/---

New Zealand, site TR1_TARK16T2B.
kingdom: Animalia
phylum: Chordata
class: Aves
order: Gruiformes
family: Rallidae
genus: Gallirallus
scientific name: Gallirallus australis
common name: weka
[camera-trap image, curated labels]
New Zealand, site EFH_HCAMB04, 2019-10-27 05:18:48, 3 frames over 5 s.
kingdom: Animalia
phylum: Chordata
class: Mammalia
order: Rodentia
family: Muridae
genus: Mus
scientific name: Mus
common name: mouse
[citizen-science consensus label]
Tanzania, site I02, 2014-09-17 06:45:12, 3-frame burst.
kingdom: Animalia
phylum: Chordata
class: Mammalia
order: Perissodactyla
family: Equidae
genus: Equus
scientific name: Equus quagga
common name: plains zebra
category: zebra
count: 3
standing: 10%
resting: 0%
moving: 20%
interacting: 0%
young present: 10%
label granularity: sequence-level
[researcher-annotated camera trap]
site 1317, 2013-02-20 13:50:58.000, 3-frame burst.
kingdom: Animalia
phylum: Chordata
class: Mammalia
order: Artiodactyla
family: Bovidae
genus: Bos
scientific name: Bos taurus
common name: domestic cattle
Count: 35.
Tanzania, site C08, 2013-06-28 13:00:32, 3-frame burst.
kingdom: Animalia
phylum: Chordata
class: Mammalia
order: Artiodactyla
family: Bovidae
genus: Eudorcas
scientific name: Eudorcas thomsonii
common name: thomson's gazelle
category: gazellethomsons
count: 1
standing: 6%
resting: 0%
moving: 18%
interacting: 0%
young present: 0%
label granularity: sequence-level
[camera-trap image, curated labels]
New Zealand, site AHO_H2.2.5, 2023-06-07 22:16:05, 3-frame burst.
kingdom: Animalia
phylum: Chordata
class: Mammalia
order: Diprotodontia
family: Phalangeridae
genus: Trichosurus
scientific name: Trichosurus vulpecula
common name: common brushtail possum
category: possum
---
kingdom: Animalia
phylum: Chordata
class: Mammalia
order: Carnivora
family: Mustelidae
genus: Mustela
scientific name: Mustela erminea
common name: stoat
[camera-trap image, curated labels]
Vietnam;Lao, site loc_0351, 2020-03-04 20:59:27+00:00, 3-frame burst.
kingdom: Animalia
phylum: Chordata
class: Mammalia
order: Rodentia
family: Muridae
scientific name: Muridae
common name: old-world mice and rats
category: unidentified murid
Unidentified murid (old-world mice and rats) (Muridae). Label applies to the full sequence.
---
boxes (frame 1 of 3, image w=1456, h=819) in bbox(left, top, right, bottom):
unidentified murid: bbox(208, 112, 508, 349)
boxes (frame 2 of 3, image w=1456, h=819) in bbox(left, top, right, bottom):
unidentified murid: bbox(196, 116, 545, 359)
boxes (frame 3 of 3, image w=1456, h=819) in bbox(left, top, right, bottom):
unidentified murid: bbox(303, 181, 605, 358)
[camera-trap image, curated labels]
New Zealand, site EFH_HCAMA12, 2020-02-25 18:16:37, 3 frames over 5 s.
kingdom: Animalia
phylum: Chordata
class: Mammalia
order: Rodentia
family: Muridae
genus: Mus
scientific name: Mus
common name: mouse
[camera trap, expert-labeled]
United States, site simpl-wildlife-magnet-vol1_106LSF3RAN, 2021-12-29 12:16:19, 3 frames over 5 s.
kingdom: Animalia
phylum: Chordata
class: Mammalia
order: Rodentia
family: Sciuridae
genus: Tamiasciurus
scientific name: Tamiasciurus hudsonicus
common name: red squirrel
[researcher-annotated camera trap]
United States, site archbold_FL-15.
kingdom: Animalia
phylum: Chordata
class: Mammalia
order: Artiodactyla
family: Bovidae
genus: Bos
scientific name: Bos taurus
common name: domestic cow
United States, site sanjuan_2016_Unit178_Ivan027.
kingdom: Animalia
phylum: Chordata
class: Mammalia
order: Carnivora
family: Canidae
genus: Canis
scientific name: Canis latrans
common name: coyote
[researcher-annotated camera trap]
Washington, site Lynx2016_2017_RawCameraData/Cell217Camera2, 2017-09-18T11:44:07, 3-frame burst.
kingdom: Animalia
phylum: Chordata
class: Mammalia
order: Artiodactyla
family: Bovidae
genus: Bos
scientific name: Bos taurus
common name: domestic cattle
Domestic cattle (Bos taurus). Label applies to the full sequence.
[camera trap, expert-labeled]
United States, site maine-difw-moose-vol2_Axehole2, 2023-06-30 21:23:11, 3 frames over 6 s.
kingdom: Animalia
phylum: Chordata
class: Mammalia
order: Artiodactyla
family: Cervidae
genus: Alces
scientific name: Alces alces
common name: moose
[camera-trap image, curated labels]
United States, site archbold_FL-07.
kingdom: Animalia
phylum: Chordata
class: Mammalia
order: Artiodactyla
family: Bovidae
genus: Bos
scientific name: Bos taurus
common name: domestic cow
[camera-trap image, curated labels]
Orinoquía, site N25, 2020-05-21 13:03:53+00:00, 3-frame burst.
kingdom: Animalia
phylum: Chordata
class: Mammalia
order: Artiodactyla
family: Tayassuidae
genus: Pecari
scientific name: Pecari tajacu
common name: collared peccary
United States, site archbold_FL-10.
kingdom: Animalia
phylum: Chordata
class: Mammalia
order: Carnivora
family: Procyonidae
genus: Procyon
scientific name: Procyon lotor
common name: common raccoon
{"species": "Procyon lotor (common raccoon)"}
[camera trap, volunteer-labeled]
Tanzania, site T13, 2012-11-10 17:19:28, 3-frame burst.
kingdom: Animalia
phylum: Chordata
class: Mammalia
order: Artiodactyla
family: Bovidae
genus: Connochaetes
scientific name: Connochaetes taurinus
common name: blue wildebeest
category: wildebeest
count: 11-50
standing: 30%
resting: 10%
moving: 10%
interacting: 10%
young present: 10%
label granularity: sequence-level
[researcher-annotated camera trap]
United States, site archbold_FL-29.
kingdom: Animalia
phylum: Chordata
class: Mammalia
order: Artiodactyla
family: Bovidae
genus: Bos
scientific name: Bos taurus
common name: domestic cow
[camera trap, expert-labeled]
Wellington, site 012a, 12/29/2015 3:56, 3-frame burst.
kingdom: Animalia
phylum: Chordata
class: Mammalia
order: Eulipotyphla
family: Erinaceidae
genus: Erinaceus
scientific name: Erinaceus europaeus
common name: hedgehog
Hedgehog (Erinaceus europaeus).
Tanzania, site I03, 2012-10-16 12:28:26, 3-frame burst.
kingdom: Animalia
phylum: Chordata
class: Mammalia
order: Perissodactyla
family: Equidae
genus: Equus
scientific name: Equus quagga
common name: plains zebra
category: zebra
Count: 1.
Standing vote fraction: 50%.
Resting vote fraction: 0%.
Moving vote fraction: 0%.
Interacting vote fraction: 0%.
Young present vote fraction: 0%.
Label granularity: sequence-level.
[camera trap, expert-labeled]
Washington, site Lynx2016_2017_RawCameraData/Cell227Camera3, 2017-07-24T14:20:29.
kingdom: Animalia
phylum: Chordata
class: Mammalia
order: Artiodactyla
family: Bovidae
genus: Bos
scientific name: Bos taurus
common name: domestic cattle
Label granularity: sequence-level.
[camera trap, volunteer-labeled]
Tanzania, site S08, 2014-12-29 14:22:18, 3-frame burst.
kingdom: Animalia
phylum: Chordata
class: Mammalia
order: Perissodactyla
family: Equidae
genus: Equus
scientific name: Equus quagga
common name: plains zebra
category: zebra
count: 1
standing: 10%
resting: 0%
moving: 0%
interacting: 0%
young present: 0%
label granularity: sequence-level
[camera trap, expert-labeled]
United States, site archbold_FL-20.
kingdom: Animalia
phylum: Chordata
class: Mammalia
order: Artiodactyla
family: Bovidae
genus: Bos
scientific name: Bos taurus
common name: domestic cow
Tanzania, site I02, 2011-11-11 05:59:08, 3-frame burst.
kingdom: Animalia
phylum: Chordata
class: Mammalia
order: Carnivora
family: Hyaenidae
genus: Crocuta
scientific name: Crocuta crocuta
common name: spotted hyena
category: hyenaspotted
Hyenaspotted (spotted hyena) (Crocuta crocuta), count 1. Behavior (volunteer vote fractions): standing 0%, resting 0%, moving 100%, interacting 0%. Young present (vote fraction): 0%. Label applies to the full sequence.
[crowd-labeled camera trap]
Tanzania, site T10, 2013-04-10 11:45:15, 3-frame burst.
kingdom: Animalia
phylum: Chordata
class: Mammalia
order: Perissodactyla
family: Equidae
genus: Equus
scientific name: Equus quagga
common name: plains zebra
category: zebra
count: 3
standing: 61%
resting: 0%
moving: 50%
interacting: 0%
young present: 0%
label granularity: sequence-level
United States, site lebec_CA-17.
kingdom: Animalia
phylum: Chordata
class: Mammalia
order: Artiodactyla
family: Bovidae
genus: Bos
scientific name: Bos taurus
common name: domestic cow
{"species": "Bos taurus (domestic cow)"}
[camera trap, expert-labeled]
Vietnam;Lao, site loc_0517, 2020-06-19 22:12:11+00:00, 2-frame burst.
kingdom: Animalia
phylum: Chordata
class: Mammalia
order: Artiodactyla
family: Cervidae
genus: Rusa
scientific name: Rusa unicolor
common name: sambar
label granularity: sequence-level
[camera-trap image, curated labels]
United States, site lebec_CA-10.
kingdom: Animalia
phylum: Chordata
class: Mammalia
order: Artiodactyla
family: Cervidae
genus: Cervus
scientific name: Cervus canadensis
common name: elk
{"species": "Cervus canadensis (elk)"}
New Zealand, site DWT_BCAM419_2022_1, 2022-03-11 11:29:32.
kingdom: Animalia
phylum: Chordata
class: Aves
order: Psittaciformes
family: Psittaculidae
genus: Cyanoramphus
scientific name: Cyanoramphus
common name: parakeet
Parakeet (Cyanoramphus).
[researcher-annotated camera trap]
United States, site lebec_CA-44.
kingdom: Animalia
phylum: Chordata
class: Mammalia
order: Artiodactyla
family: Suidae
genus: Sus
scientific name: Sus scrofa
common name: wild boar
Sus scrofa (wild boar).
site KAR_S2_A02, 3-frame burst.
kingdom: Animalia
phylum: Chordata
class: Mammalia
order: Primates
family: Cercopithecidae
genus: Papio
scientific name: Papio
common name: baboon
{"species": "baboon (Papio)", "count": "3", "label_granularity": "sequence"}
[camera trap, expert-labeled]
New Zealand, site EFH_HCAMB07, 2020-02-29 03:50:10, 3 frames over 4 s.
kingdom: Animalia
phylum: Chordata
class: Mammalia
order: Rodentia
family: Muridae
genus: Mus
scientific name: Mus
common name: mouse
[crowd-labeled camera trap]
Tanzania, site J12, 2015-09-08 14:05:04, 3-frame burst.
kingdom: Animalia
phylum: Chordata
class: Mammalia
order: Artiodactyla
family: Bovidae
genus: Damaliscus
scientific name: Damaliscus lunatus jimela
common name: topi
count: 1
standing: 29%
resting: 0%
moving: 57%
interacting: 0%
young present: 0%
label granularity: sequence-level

\---

Extract, please, the lines from the start of the entries above through the one with "common name: old-world mice and rats", both included, reproducing each exactly and adding nothing.

New Zealand, site TR1_TARK16T2B.
kingdom: Animalia
phylum: Chordata
class: Aves
order: Gruiformes
family: Rallidae
genus: Gallirallus
scientific name: Gallirallus australis
common name: weka
[camera-trap image, curated labels]
New Zealand, site EFH_HCAMB04, 2019-10-27 05:18:48, 3 frames over 5 s.
kingdom: Animalia
phylum: Chordata
class: Mammalia
order: Rodentia
family: Muridae
genus: Mus
scientific name: Mus
common name: mouse
[citizen-science consensus label]
Tanzania, site I02, 2014-09-17 06:45:12, 3-frame burst.
kingdom: Animalia
phylum: Chordata
class: Mammalia
order: Perissodactyla
family: Equidae
genus: Equus
scientific name: Equus quagga
common name: plains zebra
category: zebra
count: 3
standing: 10%
resting: 0%
moving: 20%
interacting: 0%
young present: 10%
label granularity: sequence-level
[researcher-annotated camera trap]
site 1317, 2013-02-20 13:50:58.000, 3-frame burst.
kingdom: Animalia
phylum: Chordata
class: Mammalia
order: Artiodactyla
family: Bovidae
genus: Bos
scientific name: Bos taurus
common name: domestic cattle
Count: 35.
Tanzania, site C08, 2013-06-28 13:00:32, 3-frame burst.
kingdom: Animalia
phylum: Chordata
class: Mammalia
order: Artiodactyla
family: Bovidae
genus: Eudorcas
scientific name: Eudorcas thomsonii
common name: thomson's gazelle
category: gazellethomsons
count: 1
standing: 6%
resting: 0%
moving: 18%
interacting: 0%
young present: 0%
label granularity: sequence-level
[camera-trap image, curated labels]
New Zealand, site AHO_H2.2.5, 2023-06-07 22:16:05, 3-frame burst.
kingdom: Animalia
phylum: Chordata
class: Mammalia
order: Diprotodontia
family: Phalangeridae
genus: Trichosurus
scientific name: Trichosurus vulpecula
common name: common brushtail possum
category: possum
---
kingdom: Animalia
phylum: Chordata
class: Mammalia
order: Carnivora
family: Mustelidae
genus: Mustela
scientific name: Mustela erminea
common name: stoat
[camera-trap image, curated labels]
Vietnam;Lao, site loc_0351, 2020-03-04 20:59:27+00:00, 3-frame burst.
kingdom: Animalia
phylum: Chordata
class: Mammalia
order: Rodentia
family: Muridae
scientific name: Muridae
common name: old-world mice and rats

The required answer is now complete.